なんとか気持ちを切り替えて、ミカエルに向き合う。
「そ、それにしても私のことをよくご存知なんですね。よく話されるのですか?」
ここまで執着しているならゲームとは関係性が違うはず。ただの初恋幼馴染じゃないそれ以上の何かがあるとか!?
ミカ×リリ推しとしては、これが最重要確認事項だ……!
「話すのは2年ぶりだな」
待って今なんつった??
「に、2年ぶりですか?」
「あぁ。そもそも俺がいるのは騎士団、あんたがいんのは宗教省だろ。関わることなんてほぼねぇよ」
えっ、ゲームより全然関係性薄いじゃん。じゃあなんでそんなに自信満々で『お前リリアじゃないだろ』なんて言えるの??
え、怖。恐怖限界突破して手が震え始めてるんだけど。
「そ、そうなのですね。それなのに、よく一瞬で記憶喪失だってわかりましたね……?」
段々と語尾が細っていく。まるで胸の中で渦巻く不安に言葉を吸い込たれたような感覚だった。

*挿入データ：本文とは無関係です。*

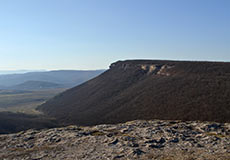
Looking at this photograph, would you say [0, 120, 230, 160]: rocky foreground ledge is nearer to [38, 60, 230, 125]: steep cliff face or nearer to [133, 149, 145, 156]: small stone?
[133, 149, 145, 156]: small stone

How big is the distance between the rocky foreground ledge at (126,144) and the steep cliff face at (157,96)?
24094mm

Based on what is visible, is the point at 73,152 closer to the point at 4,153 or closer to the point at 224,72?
the point at 4,153

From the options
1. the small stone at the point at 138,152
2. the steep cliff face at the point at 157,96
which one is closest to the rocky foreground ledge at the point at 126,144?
the small stone at the point at 138,152

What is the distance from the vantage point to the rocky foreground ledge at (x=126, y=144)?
26688 mm

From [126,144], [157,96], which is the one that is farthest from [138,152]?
[157,96]

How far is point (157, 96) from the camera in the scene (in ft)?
254

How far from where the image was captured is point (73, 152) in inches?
1159

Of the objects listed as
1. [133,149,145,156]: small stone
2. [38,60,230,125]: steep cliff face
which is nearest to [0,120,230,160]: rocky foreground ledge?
[133,149,145,156]: small stone

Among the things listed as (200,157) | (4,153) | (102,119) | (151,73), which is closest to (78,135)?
(4,153)

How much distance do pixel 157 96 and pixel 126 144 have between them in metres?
48.6

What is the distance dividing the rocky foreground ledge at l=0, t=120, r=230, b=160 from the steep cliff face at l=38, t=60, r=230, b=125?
2409 centimetres

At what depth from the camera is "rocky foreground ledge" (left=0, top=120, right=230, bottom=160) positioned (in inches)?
1051

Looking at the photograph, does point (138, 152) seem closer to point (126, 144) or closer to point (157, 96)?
point (126, 144)

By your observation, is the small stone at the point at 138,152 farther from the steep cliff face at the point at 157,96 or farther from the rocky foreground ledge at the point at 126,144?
the steep cliff face at the point at 157,96
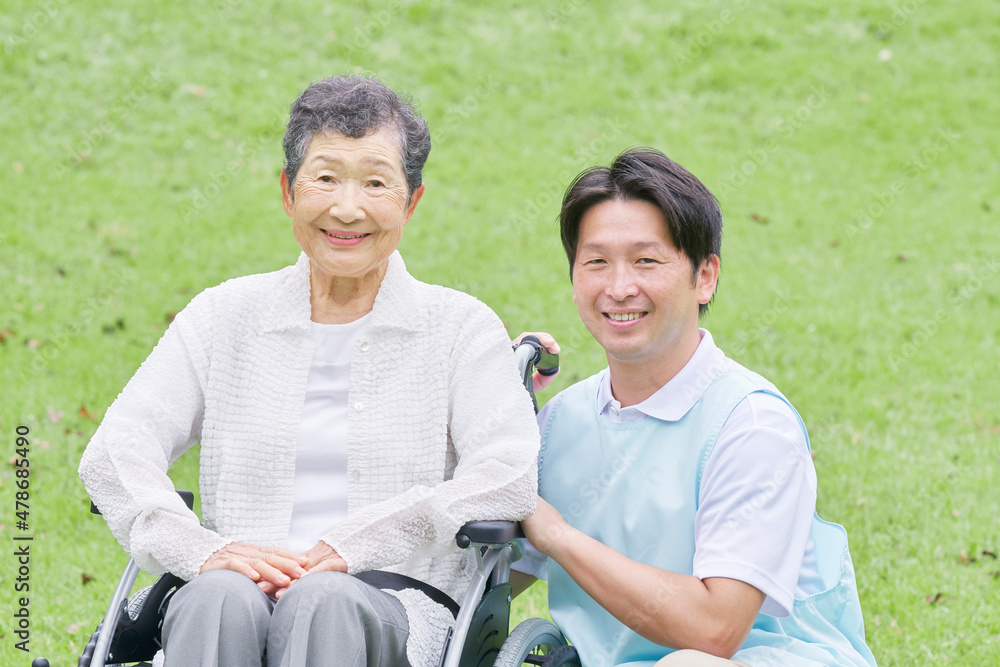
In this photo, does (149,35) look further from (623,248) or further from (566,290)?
(623,248)

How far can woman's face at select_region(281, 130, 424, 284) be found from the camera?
2.39 m

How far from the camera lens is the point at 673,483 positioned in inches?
91.1

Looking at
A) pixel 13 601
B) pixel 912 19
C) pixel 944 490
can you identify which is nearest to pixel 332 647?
pixel 13 601

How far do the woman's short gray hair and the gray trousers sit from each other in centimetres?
97

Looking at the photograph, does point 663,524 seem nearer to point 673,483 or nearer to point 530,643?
point 673,483

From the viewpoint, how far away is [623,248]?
236cm

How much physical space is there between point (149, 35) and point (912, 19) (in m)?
6.90
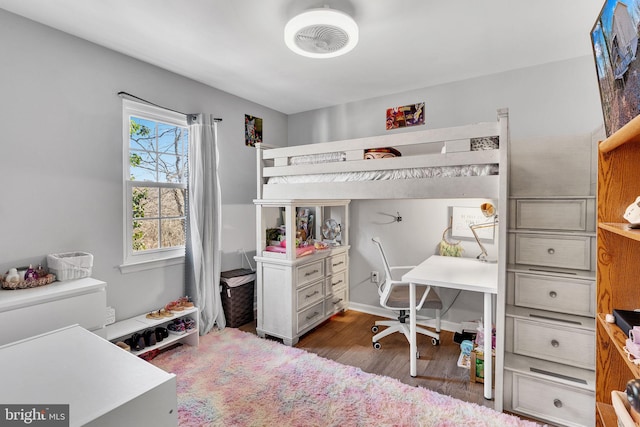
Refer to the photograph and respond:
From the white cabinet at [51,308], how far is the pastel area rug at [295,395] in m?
0.77

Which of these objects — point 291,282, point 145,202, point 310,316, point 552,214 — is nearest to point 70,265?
point 145,202

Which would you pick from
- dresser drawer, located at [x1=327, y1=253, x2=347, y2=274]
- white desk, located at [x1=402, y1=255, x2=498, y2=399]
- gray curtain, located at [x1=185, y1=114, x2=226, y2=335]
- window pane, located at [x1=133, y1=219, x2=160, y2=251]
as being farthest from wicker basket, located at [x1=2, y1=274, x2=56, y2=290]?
white desk, located at [x1=402, y1=255, x2=498, y2=399]

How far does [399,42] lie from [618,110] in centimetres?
155

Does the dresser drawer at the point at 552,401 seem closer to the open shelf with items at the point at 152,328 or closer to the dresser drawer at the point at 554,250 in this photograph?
the dresser drawer at the point at 554,250

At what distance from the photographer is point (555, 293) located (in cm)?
191

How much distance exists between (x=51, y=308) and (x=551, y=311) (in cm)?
304

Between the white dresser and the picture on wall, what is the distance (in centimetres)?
180

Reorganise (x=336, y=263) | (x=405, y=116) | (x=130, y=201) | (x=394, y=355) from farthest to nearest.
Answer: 1. (x=336, y=263)
2. (x=405, y=116)
3. (x=394, y=355)
4. (x=130, y=201)

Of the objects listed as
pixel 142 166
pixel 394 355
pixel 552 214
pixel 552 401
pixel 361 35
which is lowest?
pixel 394 355

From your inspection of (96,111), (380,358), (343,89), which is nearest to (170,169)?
(96,111)

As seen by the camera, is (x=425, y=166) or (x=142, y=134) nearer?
(x=425, y=166)

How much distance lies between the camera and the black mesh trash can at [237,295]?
3.13 m

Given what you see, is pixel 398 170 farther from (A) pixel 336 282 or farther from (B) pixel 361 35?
(A) pixel 336 282

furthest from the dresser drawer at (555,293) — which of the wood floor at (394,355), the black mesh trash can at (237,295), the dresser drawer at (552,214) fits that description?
the black mesh trash can at (237,295)
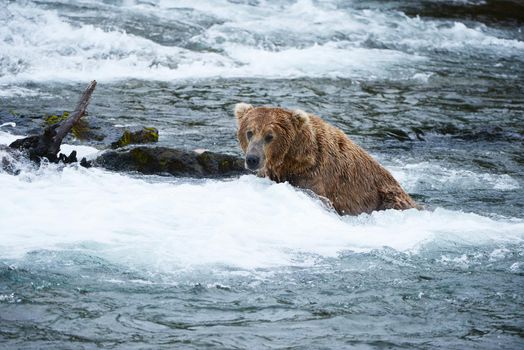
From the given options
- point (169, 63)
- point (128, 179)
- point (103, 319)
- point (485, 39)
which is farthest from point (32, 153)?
point (485, 39)

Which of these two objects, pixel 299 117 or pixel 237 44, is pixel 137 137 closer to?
pixel 299 117

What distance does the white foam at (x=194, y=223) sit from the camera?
6.05m

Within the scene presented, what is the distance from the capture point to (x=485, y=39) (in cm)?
1833

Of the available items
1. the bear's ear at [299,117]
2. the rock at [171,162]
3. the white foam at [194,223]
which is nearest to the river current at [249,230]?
the white foam at [194,223]

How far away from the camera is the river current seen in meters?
5.14

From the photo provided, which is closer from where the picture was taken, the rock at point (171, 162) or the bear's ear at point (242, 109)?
the bear's ear at point (242, 109)

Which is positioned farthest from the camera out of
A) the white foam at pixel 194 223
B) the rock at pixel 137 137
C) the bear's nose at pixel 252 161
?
the rock at pixel 137 137

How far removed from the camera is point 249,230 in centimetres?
658

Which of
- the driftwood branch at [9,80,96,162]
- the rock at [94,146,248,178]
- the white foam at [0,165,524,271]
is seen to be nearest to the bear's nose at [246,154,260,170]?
the white foam at [0,165,524,271]

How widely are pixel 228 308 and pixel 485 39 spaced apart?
14.3 metres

「わかるに決まってるだろ。俺はリリアの幼馴染だぞ? 最近様子がおかしかったことも、殿下とうまくいってないことも、全部知ってる。ずっと見てたからな」
普通の幼馴染は2年も話してない相手の細かい恋愛事情なんて知りませんが??
そう言いたい気持ちをグッと堪えーーーふと、気がつく。
最近、様子がおかしかった?
思わず顔を上げると、顔を曇らせ視線を落とすミカエルが見えた。その先にある拳は、白くなるほど固く結ばれている。
「なのに……俺は、止められなかったんだ」
喉から搾り出すような、後悔に塗れたその声音。
リリアのこと、愛してたんだな。
痛いほどに伝わってくるその気持ちに、胸がきゅっと締め付けられた。
伏せられたミカエルの顔を、しゃがむようにして覗き込む。
「……私がなぜ飛び降りたのが知りたくてここにきたと言ったらーーーミカエル様は、私を助けてくださいますか?」
真っ直ぐにミカエルの瞳を捉える私の視線。それを受けて見開かれ、揺れる瞳。一度ぎゅっと閉じてからこちらをひたと見据えたそれはーーー覚悟の色を、宿していた。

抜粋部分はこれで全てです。